Kit had a smear of blood across his forehead, his feline eyes were wide open in terror.  He looked like some sort of primitive god, who kept screaming for me to push, interspersed with “Damn you, damn you, damn you, damn you.  What possessed you to come on a long trip alone with me when you knew this was coming?  Damn you.  Push, Athena, push.”

“But it shouldn’t be difficult,” I wailed back, between screams as the pain struck me.  “Humans have been doing this forever.  It should be natural.”

He made a sound that might be a laugh.  “Push, Athena.”

It all seemed like a crazy dream, and I kept noticing things that I’d failed to register. Like how there was blood everywhere, but I didn’t remember bleeding. I should have been clearheaded.  I mean, I’d had no drugs.

We didn’t have any of the drugs women commonly use to eliminate pain in childbirth, and of course Kit didn’t want to give me any of our other pain killers because he wasn’t sure how they’d affect the baby.

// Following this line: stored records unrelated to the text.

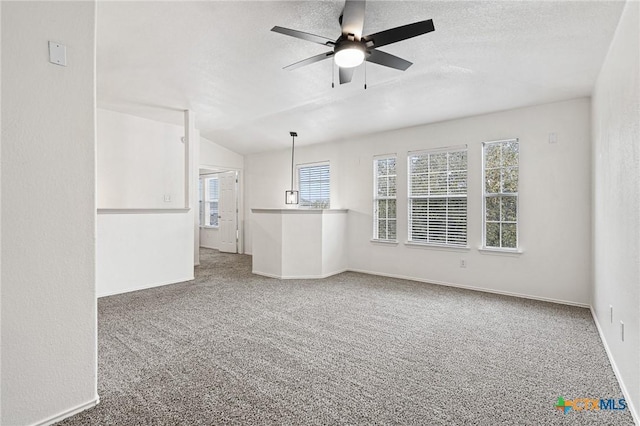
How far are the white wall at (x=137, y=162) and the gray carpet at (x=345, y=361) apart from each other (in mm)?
2135

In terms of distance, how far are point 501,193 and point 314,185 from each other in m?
3.56

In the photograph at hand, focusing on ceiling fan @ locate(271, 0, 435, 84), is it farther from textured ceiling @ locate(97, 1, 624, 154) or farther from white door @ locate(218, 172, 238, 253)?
white door @ locate(218, 172, 238, 253)

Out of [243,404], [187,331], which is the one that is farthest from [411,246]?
[243,404]

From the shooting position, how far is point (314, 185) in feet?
22.7

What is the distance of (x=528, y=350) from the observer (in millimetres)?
2725

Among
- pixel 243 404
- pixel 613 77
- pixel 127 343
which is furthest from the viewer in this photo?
pixel 127 343

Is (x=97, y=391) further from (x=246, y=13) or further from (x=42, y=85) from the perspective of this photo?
(x=246, y=13)

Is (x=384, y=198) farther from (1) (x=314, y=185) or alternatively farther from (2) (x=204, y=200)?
(2) (x=204, y=200)

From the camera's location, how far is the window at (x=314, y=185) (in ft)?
22.0

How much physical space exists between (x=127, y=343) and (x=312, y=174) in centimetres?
483

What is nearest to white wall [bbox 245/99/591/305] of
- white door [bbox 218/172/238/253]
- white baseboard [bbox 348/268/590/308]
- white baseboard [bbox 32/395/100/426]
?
white baseboard [bbox 348/268/590/308]

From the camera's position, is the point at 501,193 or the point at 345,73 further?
the point at 501,193

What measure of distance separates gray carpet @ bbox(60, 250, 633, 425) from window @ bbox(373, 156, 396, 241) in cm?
167

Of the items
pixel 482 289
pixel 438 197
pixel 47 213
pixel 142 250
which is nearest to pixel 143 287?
pixel 142 250
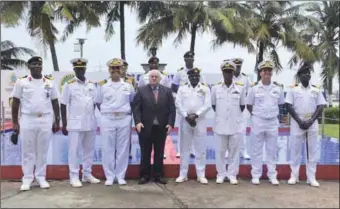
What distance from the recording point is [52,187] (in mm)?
5637

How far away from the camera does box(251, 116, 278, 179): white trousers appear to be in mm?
5898

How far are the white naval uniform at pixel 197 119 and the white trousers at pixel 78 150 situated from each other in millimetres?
1254

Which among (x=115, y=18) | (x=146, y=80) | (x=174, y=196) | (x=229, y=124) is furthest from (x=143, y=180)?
(x=115, y=18)

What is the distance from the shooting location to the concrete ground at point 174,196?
4785 millimetres

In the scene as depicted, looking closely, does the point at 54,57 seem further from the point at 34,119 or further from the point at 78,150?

Our gravity cut out, and Kit slammed a hand in my middle, to keep me from floating, while he stayed in place by holding onto the bed.

“There should be better ways to do this,” I yelled.  “This is a bad design.”

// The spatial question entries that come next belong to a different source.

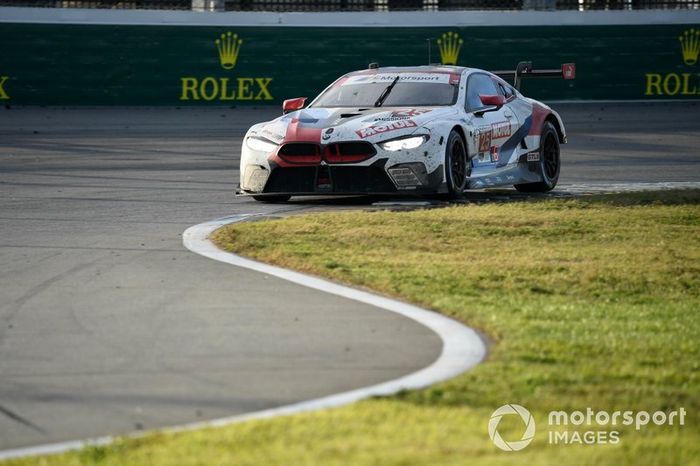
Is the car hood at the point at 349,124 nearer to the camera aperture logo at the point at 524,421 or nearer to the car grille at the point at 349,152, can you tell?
the car grille at the point at 349,152

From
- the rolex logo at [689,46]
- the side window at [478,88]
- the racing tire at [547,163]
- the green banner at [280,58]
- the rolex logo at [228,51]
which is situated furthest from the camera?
the rolex logo at [689,46]

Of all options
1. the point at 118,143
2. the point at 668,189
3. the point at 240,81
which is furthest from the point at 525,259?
the point at 240,81

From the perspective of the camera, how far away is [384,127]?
12.9m

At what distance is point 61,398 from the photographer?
5.54 m

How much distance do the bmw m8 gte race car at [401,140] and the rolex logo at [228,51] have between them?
14.8 m

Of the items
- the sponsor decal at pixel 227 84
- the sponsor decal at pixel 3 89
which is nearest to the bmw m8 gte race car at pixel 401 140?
the sponsor decal at pixel 227 84

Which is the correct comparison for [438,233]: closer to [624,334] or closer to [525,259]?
[525,259]

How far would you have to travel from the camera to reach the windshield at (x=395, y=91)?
13.8 meters

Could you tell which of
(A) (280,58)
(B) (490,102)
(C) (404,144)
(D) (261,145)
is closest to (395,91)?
(B) (490,102)

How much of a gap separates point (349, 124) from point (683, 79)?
1951 cm

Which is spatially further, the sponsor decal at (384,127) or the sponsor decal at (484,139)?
the sponsor decal at (484,139)

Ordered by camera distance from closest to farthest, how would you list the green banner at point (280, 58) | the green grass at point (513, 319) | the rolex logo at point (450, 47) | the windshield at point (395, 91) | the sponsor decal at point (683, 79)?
the green grass at point (513, 319), the windshield at point (395, 91), the green banner at point (280, 58), the rolex logo at point (450, 47), the sponsor decal at point (683, 79)

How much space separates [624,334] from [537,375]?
1.23 metres

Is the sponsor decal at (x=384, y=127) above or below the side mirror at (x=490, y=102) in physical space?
below
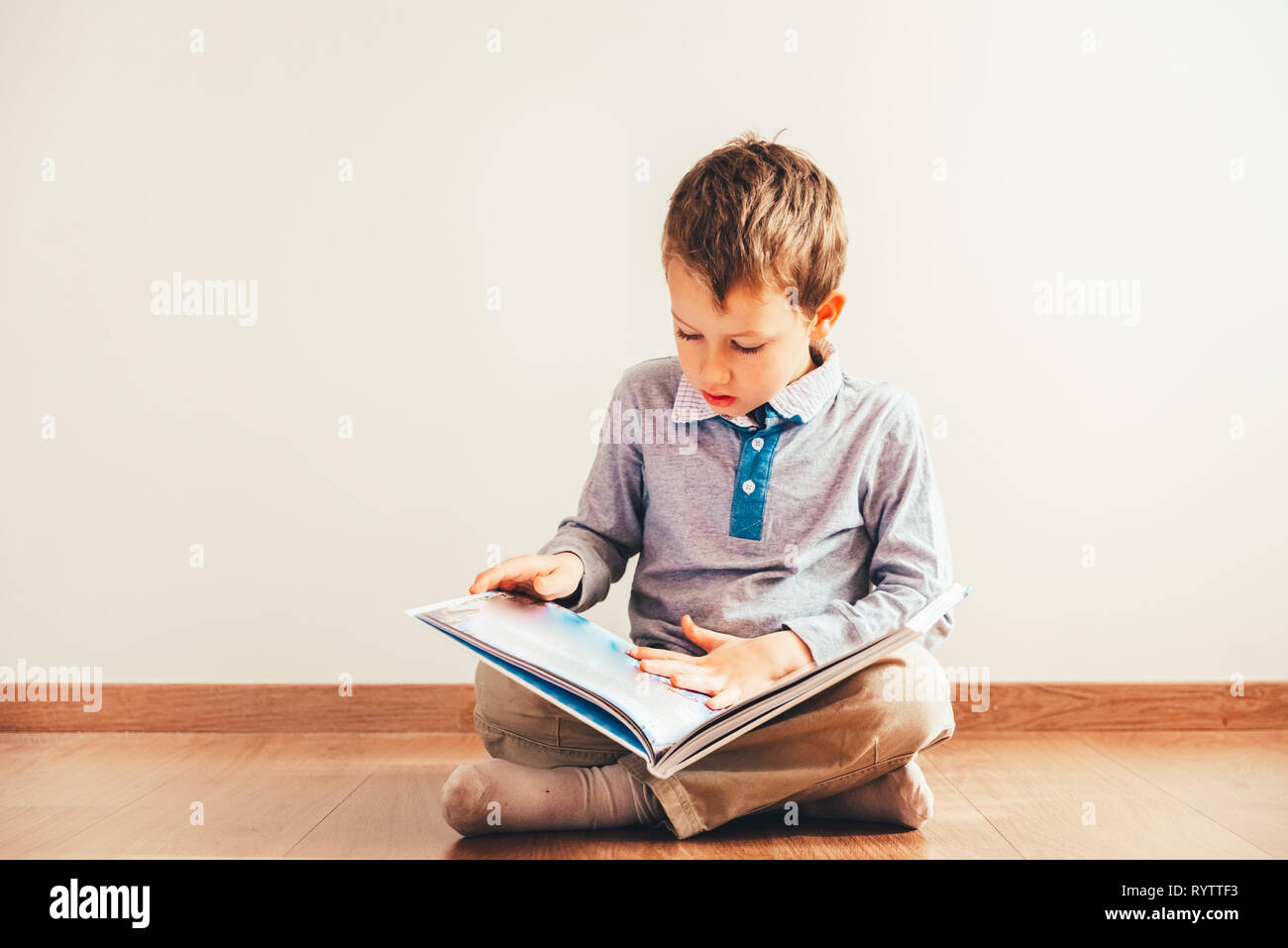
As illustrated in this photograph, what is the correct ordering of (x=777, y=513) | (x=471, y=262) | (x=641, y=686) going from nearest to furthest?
(x=641, y=686), (x=777, y=513), (x=471, y=262)

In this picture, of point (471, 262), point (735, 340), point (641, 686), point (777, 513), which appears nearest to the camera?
point (641, 686)

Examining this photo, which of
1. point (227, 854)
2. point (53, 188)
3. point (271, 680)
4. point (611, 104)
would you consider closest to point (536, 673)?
point (227, 854)

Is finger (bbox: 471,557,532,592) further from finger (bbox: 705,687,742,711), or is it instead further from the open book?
finger (bbox: 705,687,742,711)

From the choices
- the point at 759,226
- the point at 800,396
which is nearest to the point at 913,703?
the point at 800,396

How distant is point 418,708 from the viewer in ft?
4.82

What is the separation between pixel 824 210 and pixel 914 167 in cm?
45

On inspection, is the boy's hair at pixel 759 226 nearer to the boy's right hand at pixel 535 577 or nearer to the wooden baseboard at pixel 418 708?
the boy's right hand at pixel 535 577

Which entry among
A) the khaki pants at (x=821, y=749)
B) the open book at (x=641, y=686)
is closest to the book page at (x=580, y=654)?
the open book at (x=641, y=686)

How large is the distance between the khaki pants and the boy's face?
0.27 metres

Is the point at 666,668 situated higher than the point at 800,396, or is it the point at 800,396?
the point at 800,396

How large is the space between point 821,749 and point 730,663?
4.6 inches

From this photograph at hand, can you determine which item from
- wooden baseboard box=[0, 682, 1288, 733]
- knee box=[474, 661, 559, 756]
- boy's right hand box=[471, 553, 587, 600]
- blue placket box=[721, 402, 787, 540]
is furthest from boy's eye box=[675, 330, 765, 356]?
wooden baseboard box=[0, 682, 1288, 733]

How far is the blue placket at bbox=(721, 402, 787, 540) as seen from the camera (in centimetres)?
111

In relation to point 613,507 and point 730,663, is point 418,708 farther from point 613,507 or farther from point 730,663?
point 730,663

He laughed again.  “Come on, Athena.  The baby has crowned.  I hope you like hair because this one has a lot of it.”

I thought crowned meant he could see the head.  Why didn’t he pull it out, then?  I yelled “It’s a bad design.”

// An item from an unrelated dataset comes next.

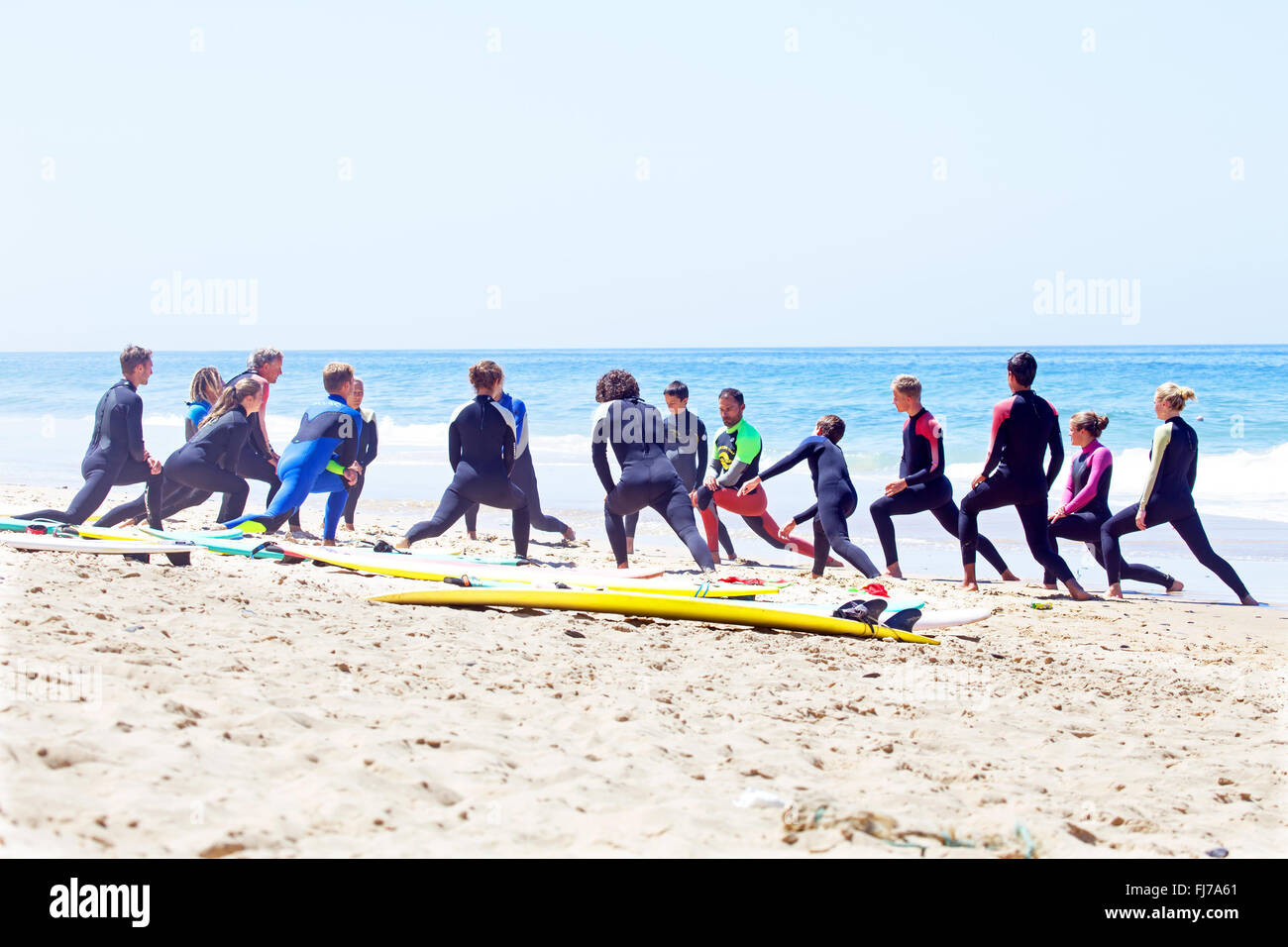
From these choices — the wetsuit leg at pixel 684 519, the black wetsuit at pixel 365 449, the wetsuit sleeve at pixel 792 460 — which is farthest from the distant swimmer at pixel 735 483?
the black wetsuit at pixel 365 449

“Granted,” he said. “That’s why we have bio-wombs.  Push it out, damn it. Push!”

A big explosion hit the outside of our ship.  We were just getting pounded, and we weren’t returning fire.  Even if the baby and I survived, we were going to die.  “We’re all going to die.”

“Not on my watch!”

Ship alarms blared.  Blood was everywhere.

“Let me die in peace! The people who wrote about the beauty of birth lied,” I said. It might have come out as an incoherent wail.  “They lied!”

There were clots of blood floating in air the and that Kit – with his feline looking eyes, his calico hair – looked like a blood-smeared nightmare as he yelled, “push, push. push.”

“You push!” I yelled.

Suddenly gravity cut in again.  Pain sliced me in half. And then there was a sudden, astonishing relief.  The type of relief that calls for angels singing and choirs of joy.

Kit did something. I tried to look down.  There was a baby, but I couldn’t muster the strength to reach down and pick it up.  It made faint mewling sounds.

Kit took off running. I lay there, exhausted and bonelessly relieved. Had he run away from the baby? Did the baby have three heads?  Before I could grow alarmed enough to sit up, Kit ran back in, babbling something about no vital systems being affected, and auxiliary artificial grav having kicked in.

He picked the baby up.  “We… we have a daughter.”

The creature he showed me was wrinkled and red, but I’d been told this was normal, by various stories.  In this, they were apparently right.  He picked her, cleaned her, burnt the end of her umbilical cord – who thought up that system? It’s as though humans were born unfinished – set her down on the bed again, examined me through one of the med sensors, muttered something about not needing stitches, then sat on the side of the bed slowly bent to rest his crossed arms on his knees and his face on his crossed arms and looked like he’d like to pass out, as if he and not I had done all the work. He was saying “light, light, light,” in a slow chant.  Since “light” was close to a swear word for pilots of darkships, this sounded a little crazed.  “Kit?”

He shook his head.  “I thought you were going to die.  I thought you were both going to die.”  His hand was shaking, as he rested it on my knee.  “Are you all right?”